Le romancier espagnol Juan Marsé est décédé samedi à 87 ans.
Le romancier espagnol Juan Marsé est décédé samedi à 87 ans.

Juan Marsé, le «narrateur né» de Barcelone

MADRID — Le romancier espagnol Juan Marsé, décédé samedi à 87 ans, avait été consacré de son vivant comme un magnifique narrateur de sa ville de Barcelone, théâtre d’une enfance au temps du franquisme, sans cesse réinventée dans ses livres.

«La littérature est un règlement de comptes avec la vie» qui est rarement comme on l’espérait, disait ce citadin au visage buriné et au regard noir tour à tour ironique et mélancolique, auteur de quinze romans en près de soixante ans.

L’un des plus célèbres, Teresa l’après-midi (1966) est la chronique d’une passion transgressive et finalement calamiteuse entre un fils de pauvre qui voudrait ne plus l’être et une étudiante des quartiers chics.
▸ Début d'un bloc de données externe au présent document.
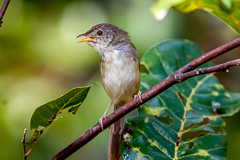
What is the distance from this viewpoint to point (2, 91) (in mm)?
5145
Une œuvre inacceptable pour l’Espagne puritaine et «nationale catholique» de Francisco Franco, où la censure trancha : «le roman présente différentes scènes scabreuses, son fond est franchement immoral et il y fait de nombreuses mentions politiques à caractère gauchiste».

Un livre notamment inspiré de son séjour dans les années 60 à Paris, où il donna des cours de conversation en espagnol à Teresa, fille du pianiste Robert Casadesus.

Dans un autre roman écrit en 1973, Adieu la vie, adieu l’amour, Marsé introduisit tout un pan d’histoire de la résistance antifranquiste à Barcelone à partir de 1945 : «un manifeste pour la liberté d’expression», selon l’écrivain Antonio Muñoz Molina, d’abord primé et publié au Mexique avant d’être édité en Espagne après la mort de Franco en 1975.

«C’est un écrivain et un narrateur né», disait de lui son agente littéraire Carmen Balcells, décédée en 2015, à laquelle Marsé avait promis 10 % de ses cendres s’il disparaissait avant elle...

Ouvrier bijoutier

Juste après sa naissance en 1933, sa mère meurt et son père, chauffeur, propose le nouveau-né à un couple sans enfant. Le bébé est ainsi adopté par une infirmière et un «dératiseur» de cinémas et devient Juan Marsé Carbo.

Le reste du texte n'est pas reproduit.